SOURCE DOCUMENT
· · · · · · ·
Learning Objectives
By the end of this section, you will be able to the following:
- Define electric charge, and describe how the two types of charge interact
- Describe three common situations that generate static electricity
- State the law of conservation of charge
The information presented in this section supports the following AP® learning objectives and science practices:
- 1.B.1.1 The student is able to make claims about natural phenomena based on conservation of electric charge. (S.P. 6.4)
- 1.B.1.2 The student is able to make predictions, using the conservation of electric charge, about the sign and relative quantity of net charge of objects or systems after various charging processes, including conservation of charge in simple circuits. (S.P. 6.4, 7.2)
- 1.B.2.1 The student is able to construct an explanation of the two-charge model of electric charge based on evidence produced through scientific practices. (S.P. 6.4)
- 1.B.3.1 The student is able to challenge the claim that an electric charge smaller than the elementary charge has been isolated. (S.P. 1.5, 6.1, 7.2)
- 5.A.2.1 The student is able to define open and closed systems for everyday situations and apply conservation concepts for energy, charge, and linear momentum to those situations. (S.P. 6.4, 7.2)
- 5.C.2.1 The student is able to predict electric charges on objects within a system by application of the principle of charge conservation within a system. (S.P. 6.4)
- 5.C.2.2 The student is able to design a plan to collect data on the electrical charging of objects and electric charge induction on neutral objects and qualitatively analyze that data. (S.P. 4.2, 5.1)
- 5.C.2.3 The student is able to justify the selection of data relevant to an investigation of the electrical charging of objects and electric charge induction on neutral objects. (S.P. 4.1)
What makes plastic wrap cling? Static electricity. Not only are applications of static electricity common these days, its existence has been known since ancient times. The first record of its effects dates to ancient Greeks who noted more than 500 years B.C. that polishing amber temporarily enabled it to attract bits of straw (see Figure 1.3). The very word electric derives from the Greek word for amber, electron.
Many of the characteristics of static electricity can be explored by rubbing things together. Rubbing creates the spark you get from walking across a wool carpet, for example. Static cling generated in a clothes dryer and the attraction of straw to recently polished amber also result from rubbing. Similarly, lightning results from air movements under certain weather conditions. You can also rub a balloon on your hair, and the static electricity created can then make the balloon cling to a wall. We also have to be cautious of static electricity, especially in dry climates. When we pump gasoline, we are warned to discharge ourselves—after sliding across the seat—on a metal surface before grabbing the gas nozzle. Attendants in hospital operating rooms must wear booties with aluminum foil on the bottoms to avoid creating sparks which may ignite the oxygen being used.
· · · · · · ·
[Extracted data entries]
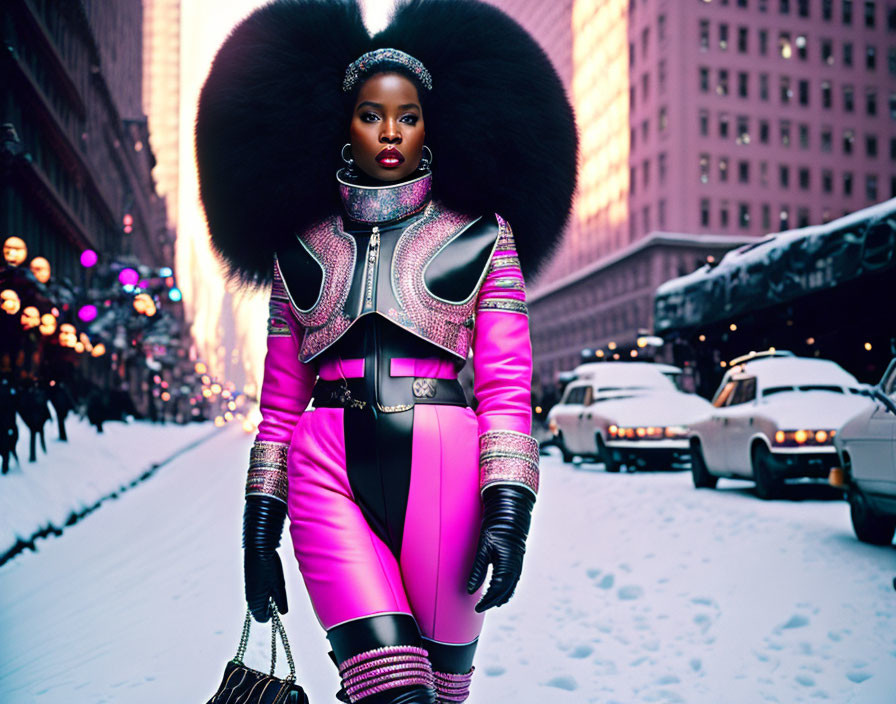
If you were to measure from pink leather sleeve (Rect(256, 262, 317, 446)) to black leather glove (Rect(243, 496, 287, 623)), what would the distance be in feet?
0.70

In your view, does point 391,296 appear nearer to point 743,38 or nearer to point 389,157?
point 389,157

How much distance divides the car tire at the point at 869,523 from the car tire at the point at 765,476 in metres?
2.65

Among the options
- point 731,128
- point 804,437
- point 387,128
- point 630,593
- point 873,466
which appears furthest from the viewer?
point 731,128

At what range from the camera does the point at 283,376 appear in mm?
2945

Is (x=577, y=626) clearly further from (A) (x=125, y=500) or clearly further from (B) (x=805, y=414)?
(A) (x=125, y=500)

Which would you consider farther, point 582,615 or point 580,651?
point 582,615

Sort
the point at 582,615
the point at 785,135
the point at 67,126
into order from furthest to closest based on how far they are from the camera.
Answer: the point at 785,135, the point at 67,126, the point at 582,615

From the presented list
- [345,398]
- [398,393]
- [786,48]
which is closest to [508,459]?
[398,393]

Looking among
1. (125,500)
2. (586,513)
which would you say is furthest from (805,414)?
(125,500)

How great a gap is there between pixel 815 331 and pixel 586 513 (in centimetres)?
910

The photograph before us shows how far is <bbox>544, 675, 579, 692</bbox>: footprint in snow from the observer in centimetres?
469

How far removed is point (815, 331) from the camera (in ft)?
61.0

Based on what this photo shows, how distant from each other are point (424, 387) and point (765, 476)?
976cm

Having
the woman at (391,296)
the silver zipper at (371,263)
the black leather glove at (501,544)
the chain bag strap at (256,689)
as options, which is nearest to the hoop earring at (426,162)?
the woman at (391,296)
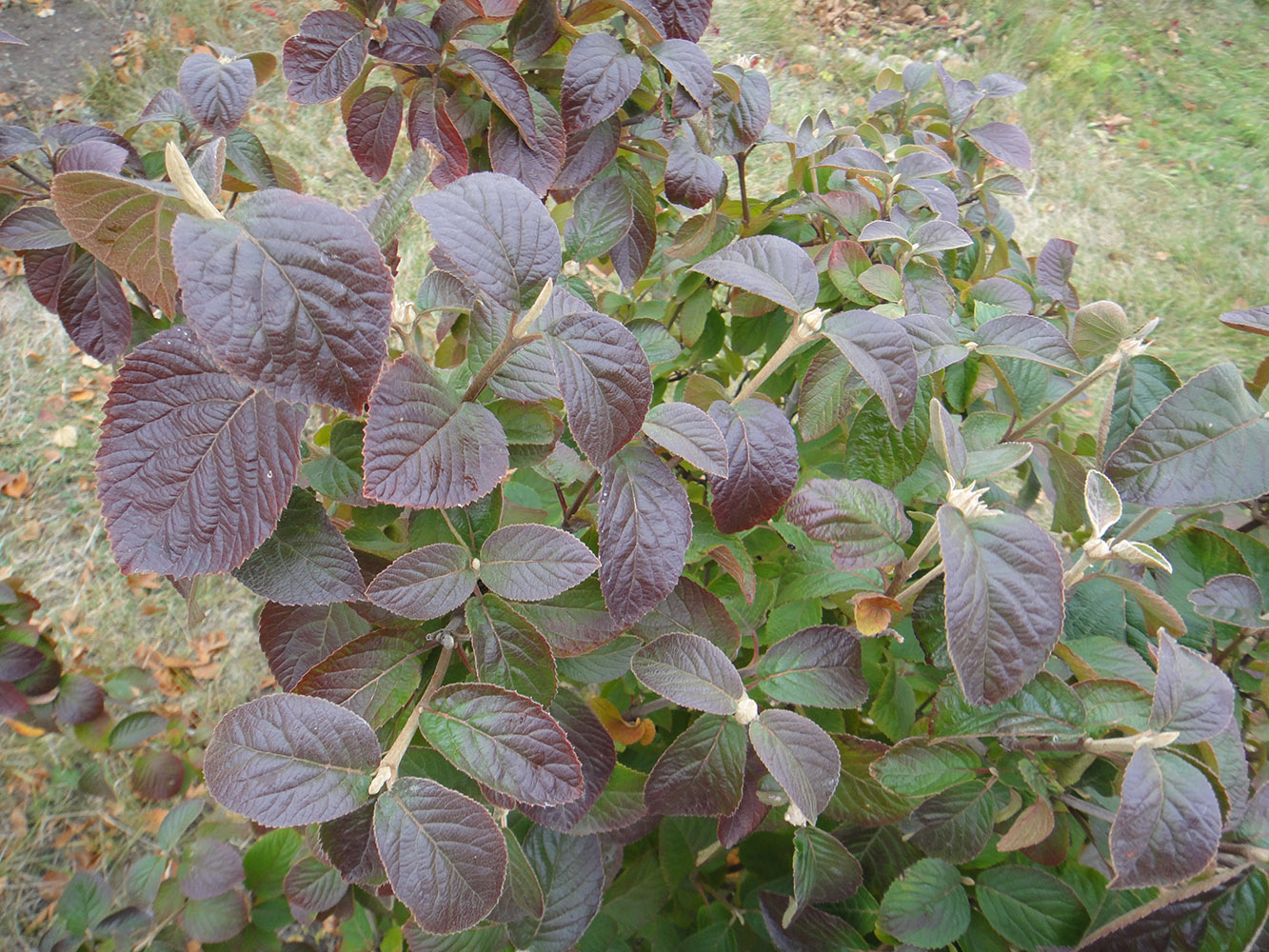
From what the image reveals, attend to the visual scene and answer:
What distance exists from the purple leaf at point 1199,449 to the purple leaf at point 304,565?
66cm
· · · · · · ·
CHECK YOUR UNDERSTANDING
1. Answer these questions about the section on static electricity:
(a) How long ago did the ancient Greeks note that polished amber attracted bits of straw?
(b) What must attendants in hospital operating rooms wear?
(c) Which AP objective number concerns challenging the claim that a charge smaller than the elementary charge has been isolated?
2. Which AP learning objective numbers does the section on static electricity list?
3. Write the next paragraph of the section on static electricity, picking up after its final sentence.
None of the rows are needed for this work.

ANSWERS BELOW
1.
(a) More than 500 years B.C.
(b) Booties with aluminum foil on the bottoms.
(c) 1.B.3.1

2. 1.B.1.1, 1.B.1.2, 1.B.2.1, 1.B.3.1, 5.A.2.1, 5.C.2.1, 5.C.2.2, 5.C.2.3

3.
Some of the most basic characteristics of static electricity include the following:
- The effects of static electricity are explained by a physical quantity not previously introduced, called electric charge.
- There are only two types of charge, one called positive and the other called negative.
- Like charges repel, whereas unlike charges attract.
- The force between charges decreases with distance.
How do we know there are two types of electric charge? When various materials are rubbed together in controlled ways, certain combinations of materials always produce one type of charge on one material and the opposite type on the other. By convention, we call one type of charge positive, and the other type negative. For example, when glass is rubbed with silk, the glass becomes positively charged and the silk negatively charged. Since the glass and silk have opposite charges, they attract one another like clothes that have rubbed together in a dryer. Two glass rods rubbed with silk in this manner will repel one another, since each rod has positive charge on it. Similarly, two silk cloths so rubbed will repel, since both cloths have negative charge. Figure 1.4 shows how these simple materials can be used to explore the nature of the force between charges.
More sophisticated questions arise. Where do these charges come from? Can you create or destroy charge? Is there a smallest unit of charge? Exactly how does the force depend on the amount of charge and the distance between charges? Such questions obviously occurred to Benjamin Franklin and other early researchers, and they interest us even today.